A Mothers’ Bill of Rights


Expecting? Considering adoption? The adoption agency may not have told you all your rights!

If you are considering surrendering your baby for adoption, remember that you are still the only mother that baby has until you have signed the surrender papers and until any revocation periods have passed (this varies from within 30 days of birth in British Columbia, to no revocation period at all in some states such as Florida and Illinois). Some adoption agencies publish “Birthmother Bills of Rights,” which invariably neglect to inform the “birthmother” that she has rights that every other mother takes for granted – including the right to change her mind.

This list below is provided so that expectant mothers considering adoption can take this to adoption agencies and potential adopters and ask right-off-the-bat if they’ll honour these rights. And if they refuse to, then mothers go to a different agency or different potential adopters that will. According to an article (“Love for Sale”) in Adoptive Families Magazine, there may be up to forty couples vying for every baby available, so there is no lack of choice if one couple says “no” to you. And in fact, the best parent for your baby may well be you!

As a mother, maybe being called a “birthmother,” these are your rights.

~ Your Rights as an Expectant and New Mother ~

YOU HAVE THE RIGHT TO:

  • … see your baby after he/she is born.
  • … choose to hold, nurse, and care for your baby in the hospital.
  • … decide if the potential adopters can be in the labour or delivery room, and the right to change your mind and ask them to leave at any time.
  • … have independent legal counsel (i.e not also representing the potential adopters, known as “dual-representation”) to explain the surrender papers and to be present when you sign them.
  • … choose to care for your baby without feeling pressured to decide about adoption within ANY certain time period.
  • … choose to take your baby home from the hospital if that is what you want to do.
  • … say “No” to adoption at any point before or after the birth without fear of hurting or disappointing the potential adopters.
  • … adequate financial support from the state which would enable you to keep and raise your baby.
  • … expect child support from the father of your baby, and take him to court for enforcement if this is not provided.
  • … be free of any monetary obligation, such as repaying living or medical expenses, should you choose to keep your baby (potential adopters can buy insurance to cover all costs if a mother changes her mind, it is a risk they knowingly take).
  • … choose to decide on adoption after recovering from birth and any post-partum depression.
  • … be treated as the mother and a parent of your baby until and unless papers are signed, and to be thus treated with the respect granted any other mother.
  • … be a mother. No matter if you’re unmarried, young, or financially strained, you still have the right to be a mother.

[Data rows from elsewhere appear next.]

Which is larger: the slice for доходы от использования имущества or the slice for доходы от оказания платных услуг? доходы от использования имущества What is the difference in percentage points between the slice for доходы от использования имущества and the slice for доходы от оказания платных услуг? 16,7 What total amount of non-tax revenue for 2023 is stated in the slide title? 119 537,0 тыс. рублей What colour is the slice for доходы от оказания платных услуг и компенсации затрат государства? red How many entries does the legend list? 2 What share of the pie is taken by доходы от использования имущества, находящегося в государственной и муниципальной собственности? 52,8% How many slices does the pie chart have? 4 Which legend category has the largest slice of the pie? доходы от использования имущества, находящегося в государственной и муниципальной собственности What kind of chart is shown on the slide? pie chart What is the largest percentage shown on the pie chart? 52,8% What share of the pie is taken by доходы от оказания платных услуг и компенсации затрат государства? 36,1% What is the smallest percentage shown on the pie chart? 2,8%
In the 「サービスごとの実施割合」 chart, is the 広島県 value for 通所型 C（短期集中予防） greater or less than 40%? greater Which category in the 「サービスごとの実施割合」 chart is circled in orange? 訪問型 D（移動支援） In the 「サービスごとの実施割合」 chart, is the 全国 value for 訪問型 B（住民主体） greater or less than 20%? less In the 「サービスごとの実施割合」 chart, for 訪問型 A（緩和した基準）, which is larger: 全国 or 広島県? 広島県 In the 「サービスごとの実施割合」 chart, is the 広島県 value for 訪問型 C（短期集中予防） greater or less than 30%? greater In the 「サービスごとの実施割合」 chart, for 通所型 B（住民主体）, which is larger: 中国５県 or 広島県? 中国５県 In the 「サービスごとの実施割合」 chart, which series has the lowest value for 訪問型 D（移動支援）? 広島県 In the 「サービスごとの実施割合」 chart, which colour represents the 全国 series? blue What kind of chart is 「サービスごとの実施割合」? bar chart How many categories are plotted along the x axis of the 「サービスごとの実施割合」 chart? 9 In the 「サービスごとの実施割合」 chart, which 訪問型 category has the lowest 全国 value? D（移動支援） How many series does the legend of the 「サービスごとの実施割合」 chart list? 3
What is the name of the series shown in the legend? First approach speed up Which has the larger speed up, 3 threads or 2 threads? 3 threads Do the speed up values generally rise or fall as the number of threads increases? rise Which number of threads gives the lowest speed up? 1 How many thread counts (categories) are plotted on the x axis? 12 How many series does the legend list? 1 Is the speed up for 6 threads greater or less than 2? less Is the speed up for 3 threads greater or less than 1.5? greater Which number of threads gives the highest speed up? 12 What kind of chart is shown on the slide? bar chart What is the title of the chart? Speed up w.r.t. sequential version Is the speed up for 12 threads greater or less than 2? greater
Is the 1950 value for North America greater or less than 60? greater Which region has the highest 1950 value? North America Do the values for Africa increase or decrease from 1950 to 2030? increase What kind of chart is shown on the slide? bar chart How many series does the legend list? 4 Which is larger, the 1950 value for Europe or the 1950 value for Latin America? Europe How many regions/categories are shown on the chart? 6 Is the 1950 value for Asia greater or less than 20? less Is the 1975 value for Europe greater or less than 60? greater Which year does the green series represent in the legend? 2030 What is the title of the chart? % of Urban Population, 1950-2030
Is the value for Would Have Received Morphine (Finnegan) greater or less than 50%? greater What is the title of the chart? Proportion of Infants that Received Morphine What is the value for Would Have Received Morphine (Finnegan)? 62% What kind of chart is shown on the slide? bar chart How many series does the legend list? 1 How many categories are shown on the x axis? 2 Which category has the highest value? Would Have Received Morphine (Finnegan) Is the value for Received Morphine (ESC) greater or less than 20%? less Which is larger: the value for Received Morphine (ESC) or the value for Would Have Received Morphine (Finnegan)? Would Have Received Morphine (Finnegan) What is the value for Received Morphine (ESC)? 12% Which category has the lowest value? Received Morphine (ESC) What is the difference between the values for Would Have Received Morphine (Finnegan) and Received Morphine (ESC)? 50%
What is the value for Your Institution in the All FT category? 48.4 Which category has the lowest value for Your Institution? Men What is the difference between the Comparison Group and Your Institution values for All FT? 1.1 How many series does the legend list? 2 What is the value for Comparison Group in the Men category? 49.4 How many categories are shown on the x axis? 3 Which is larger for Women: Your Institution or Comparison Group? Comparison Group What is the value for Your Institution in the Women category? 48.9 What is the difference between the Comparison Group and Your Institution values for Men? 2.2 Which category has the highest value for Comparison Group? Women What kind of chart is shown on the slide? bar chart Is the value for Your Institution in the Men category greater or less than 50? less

These rights come from the application of the Universal Declaration of Human Rights (at http://www.un.org/Overview/rights.html), which since 1948 has guaranteed these protections to ALL citizens of the U.S., Canada and all other nations that signed it. Articles 12, 16 and 25 of the Declaration specifically guarantee protection and social support to mothers and families:

  • Article 12. – No one shall be subjected to arbitrary interference with his privacy, FAMILY, home or correspondence, nor to attacks upon his honour and reputation. Everyone has the right to the protection of the law against such interference or attacks.
  • Article 16(3) – The family is the natural and fundamental group unit of society and is entitled to protection by society and the State.
  • Article 25(1) – Everyone has the right to a standard of living adequate for the health and well-being of himself and of his family, including food, clothing, housing and medical care and necessary social services, and the right to security in the event of unemployment, sickness, disability, widowhood, old age or other lack of livelihood in circumstances beyond his control. (2) Motherhood and childhood are entitled to special care and assistance. All children, whether born in or out of wedlock, shall enjoy the same social protection.